Game designer Rob Daviau says the changes make the game feel more contemporary and prevent kids from tuning out in between turns.

"Clue was invented during World War II in England, and it embodied a dinner party of the rich and famous. The cast of characters were all the people you wanted to hang out with, rub elbows with," Daviau says. "They appealed to someone born in England in the 1930s. What we tried to do was keep the fantasy and the feel the same, but make the characters appeal to someone born in the 1990s."

The once-mysterious, once-quaint characters now come with first names and bios. Miss Scarlet is Kasandra, a famous actress whose antics often crop up in the tabloids. Colonel Mustard is now Jack, a former football star. The professor, Peter Plum, becomes Victor Plum, a billionaire video game designer and now too cool for alliteration. Mr. Green is Jacob Green, an African American who, as Daviau says, "is connected -- you're not sure exactly what he does or where he's from, but you want to hang out with him."

They're ultimately the same characters, Daviau says, with the same goal of looking for who, where and what.

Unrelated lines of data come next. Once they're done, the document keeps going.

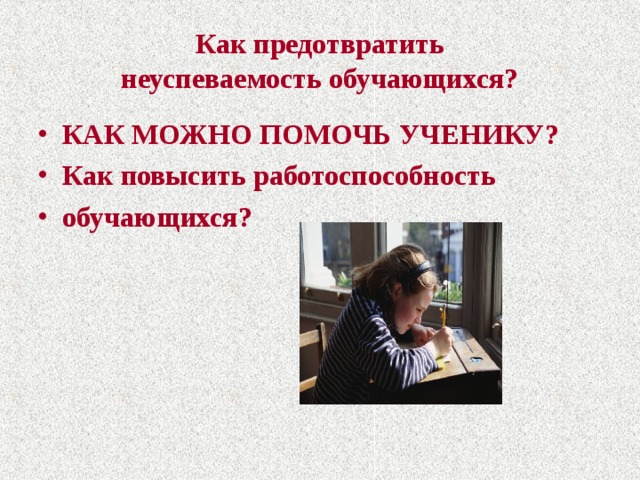 Как предотвратить  неуспеваемость обучающихся? КАК МОЖНО ПОМОЧЬ УЧЕНИКУ? Как повысить работоспособность обучающихся? 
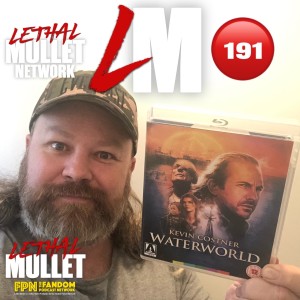 Lethal Mullet Podcast Episode 191: Waterworld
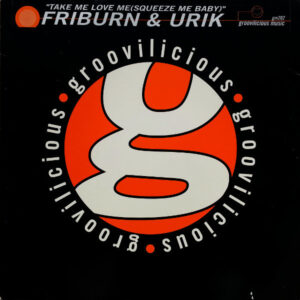 Friburn & Urik - Take Me Love Me (Squeeze Me Baby) (12")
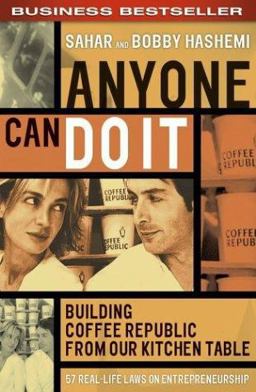 Anyone Can Do It Building Coffee Republic from Our Kitchen Table - 57 Real-Life Laws on Entrepreneurship 2nd 9781841125794 Front Cover
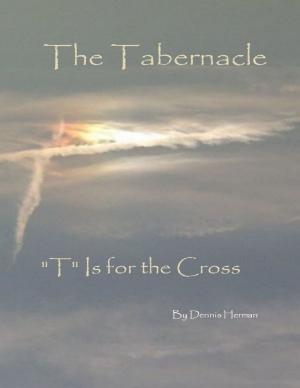 Book cover of The Tabernacle: "T" Is for the Cross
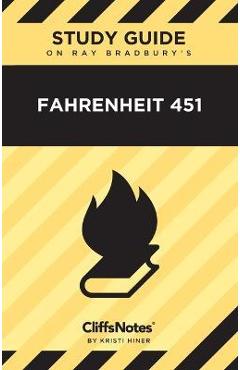 CliffsNotes on Bradbury\'s Fahrenheit 451: Literature Notes - Kristi Hiner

"I must say, I'm not very happy about the updates they have made," says Stacie Chapman, a Clue lover who, with her husband, sometimes hosts meetings of the Games Club of Maryland. "The worst part for me is the makeover of the characters. Taking away Professor Plum's smarts and making him a billionaire is a sign of the times."

The mansion gets remodeled with a spa, home theater and guest house. The new characters each have a "special power" to help them solve the mystery more quickly, and there's an extra deck of cards that can eliminate players.

The wrench, lead pipe and revolver are being replaced with different weapons, and more of them: a pistol, poison, an ax, a baseball bat and a dumbbell are among the additions. (The candlestick remains.) Daviau explains the weapon choices: "Would this really be in the Hamptons, or a Hollywood mansion setting? Would someone have a lead pipe lying around?"

Well, they might. Just last week in Charleston, W.Va., police charged a woman with assault after she swung a metal pipe at two people's heads and used it to ram a hole in a door. What more proof does Hasbro need of the lead pipe's staying power?

"The game isn't the same without the lead pipe," Chapman says. "That was always one of my favorite weapons."

Hasbro has reinvented several other classic board games in the past year or so -- Risk, Operation and the Game of Life. But changes to Clue make us saddest because we cared about the characters like we could never care for those little plastic cavalry in Risk. Clue's iconic characters took flesh in a 1985 movie. And Lizzie McGuire once played Clue in an episode of the eponymous Disney TV show. (See? It's young and hip! No need for such drastic measures.)

Still, what Hasbro says goes. The new version replaces the old on toy store shelves this fall, and our childhood memories go the way of Mr. Boddy.